7 ALEJANDRO GONZÁLEZ IÑÁRRITU’S OSCAR When the Mexican filmmaker’s well-deserved award for Birdman brought him tremendous media attention, he used the spotlight to sound off yet again about the social and political catastrophe swamping Mexico, helping compel government officials to start acknowledging the situation.
8 K. D., HEADLESS (TRIPLE CANOPY, STERNBERG PRESS, AND TENSTA KONSTHALL) This detective novel narrates the adventures of a ghostwriter hired by the artist duo Goldin+Senneby to investigate the links between secretive tax havens, French philosophy, decapitation, and sacrifice. Along the way, the narrative prompts us to consider the mysterious ties connecting authorship, fiction, and other liminal territories.
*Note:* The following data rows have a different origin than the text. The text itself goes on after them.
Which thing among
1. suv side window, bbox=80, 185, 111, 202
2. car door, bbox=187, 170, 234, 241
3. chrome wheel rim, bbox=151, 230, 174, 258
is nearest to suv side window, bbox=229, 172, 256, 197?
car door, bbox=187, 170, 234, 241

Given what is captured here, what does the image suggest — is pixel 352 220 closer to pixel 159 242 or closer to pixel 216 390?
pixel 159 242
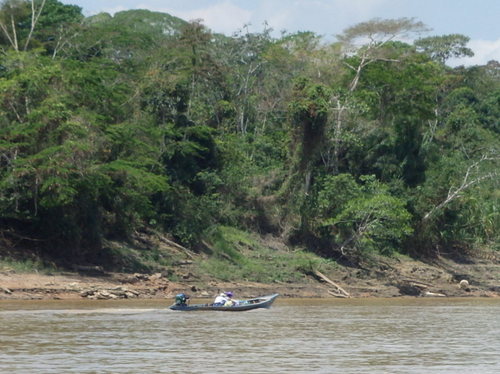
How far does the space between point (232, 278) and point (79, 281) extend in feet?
22.4

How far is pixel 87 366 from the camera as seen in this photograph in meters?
18.4

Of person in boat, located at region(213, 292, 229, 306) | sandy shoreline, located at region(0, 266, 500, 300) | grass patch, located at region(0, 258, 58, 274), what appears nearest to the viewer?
person in boat, located at region(213, 292, 229, 306)

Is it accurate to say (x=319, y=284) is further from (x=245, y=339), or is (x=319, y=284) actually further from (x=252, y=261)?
(x=245, y=339)

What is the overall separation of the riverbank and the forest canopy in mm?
1401

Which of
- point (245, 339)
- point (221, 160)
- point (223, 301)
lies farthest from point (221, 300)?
point (221, 160)

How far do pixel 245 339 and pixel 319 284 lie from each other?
1704cm

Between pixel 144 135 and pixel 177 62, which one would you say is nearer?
pixel 144 135

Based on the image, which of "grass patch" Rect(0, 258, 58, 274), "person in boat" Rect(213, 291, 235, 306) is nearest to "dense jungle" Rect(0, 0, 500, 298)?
"grass patch" Rect(0, 258, 58, 274)

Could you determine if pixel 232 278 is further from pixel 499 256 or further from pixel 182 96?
pixel 499 256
This is a restless book, and the introduction, by Alexander Provan, is equally thrilling, a cliffhanger that I hope will be continued.
9 “GERZSO, GERZSO, GERZSO” (CENTRO CULTURAL UNIVERSITARIO TLATELOLCO, MEXICO CITY; CURATED BY JAMES OLES AND JULIO GARCÍA MURILLO) Reversing the customary model of the group show orchestrated by one curator, Oles invited eight individuals (artists, curators, filmmakers, anthropologists . . . ) to address the practice and influence of painter Günther Gerzso (1915–2000). A risky and refreshing experiment that set the curated displays in dialogue with one another, the show not only focused on the abstract painter’s intricate, architectural layering of forms but also revealed some of his atypical figurative drawings, a couple of disavowed stage sets for film and theater, and the documentation of his fictional kidnapping in the 1970s by a younger generation of artists and performersa gesture of artistic protest and dissent concocted, one presumes, in complicity with Gerzso himself.
10 “SLIP OF THE TONGUE” (PUNTA DELLA DOGANA, VENICE; CURATED BY DANH VO IN COLLABORATION WITH CAROLINE BOURGEOIS) This sensitive display of works from multiple periods demonstrated that there is still enough space in the art world for different perceptions to enter into dialogue and even to coexist.
Magalí Arriola is an independent curator living in Mexico City. She has recently organized shows of James Lee Byars (with Peter Eleey) and Danh Vo at Museo Jumex, and is currently working on a film script based on her exhibition “A Place out of History” (Museo Tamayo, 2010), about art, espionage, forgeries, false identities, and other narratives that emerge at the margins of art history.